Friday, September 22, 2006
When is it justice and when it is vengeance? Joseph Kanon tackles this moral question in his stunning novel, The Good German.
Set in postwar Berlin, Jake Geismar is a newspaper reporter who returns to Berlin to cover the Potsdam Conference and to find the German woman he left behind. But while he searches for her, he stumbles upon the dead body of an American soldier that just happens to surface during the Potsdam Conference. Geismar smells a rat and begins making enquiries, eventually leading him to a traitorous mix of Russians, Americans, and Germans.
Kanon briliantly examines the question of justice in this book - from those who committed war crimes and to those who stood by and did nothing. Are they just as guilty? And how much should a people be punished before it turns into nothing more than cold-blooded revenge? Kanon leave the answer up to you.
A fast-paced read and brimming with details of post-war Berlin, The Good German is a must for any World War II enthusiast.
Tuesday, September 05, 2006
I'm only a quarter into reading this book, but already it's captured my attention. Marie Vassiltchikov was a White Russian princess living in Germany during World War II. Most notably, she worked in the German Foreign Office from 1940 to 1944.

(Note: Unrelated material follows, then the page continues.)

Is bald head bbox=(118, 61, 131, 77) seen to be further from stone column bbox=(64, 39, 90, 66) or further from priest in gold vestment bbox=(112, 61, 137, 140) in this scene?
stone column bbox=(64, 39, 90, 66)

Her diary entries are informal, yet able to capture a moment in time that the war destroyed forever. From the endless rounds of parties to bombing raids and late nights at work, Marie or "Missie" as she was more well known, shares a little-known part of German history. We come to know her family, her friends, and her co-workers. A keen observer, Missie documented much of what went on around her in the context of what was happening in the war. This gives us a perceptive and startling glimpse into the everyday lives of those living in Berlin. As the war stretches through the years, so, too, do Missie's diary entries become lengthier, as if trying to fully understand the devastation of Hitler's mad ambition.
Highly readable and entertaining, Berlin Diaires: 1940-1945 will be a welcome addition to any World War II collection.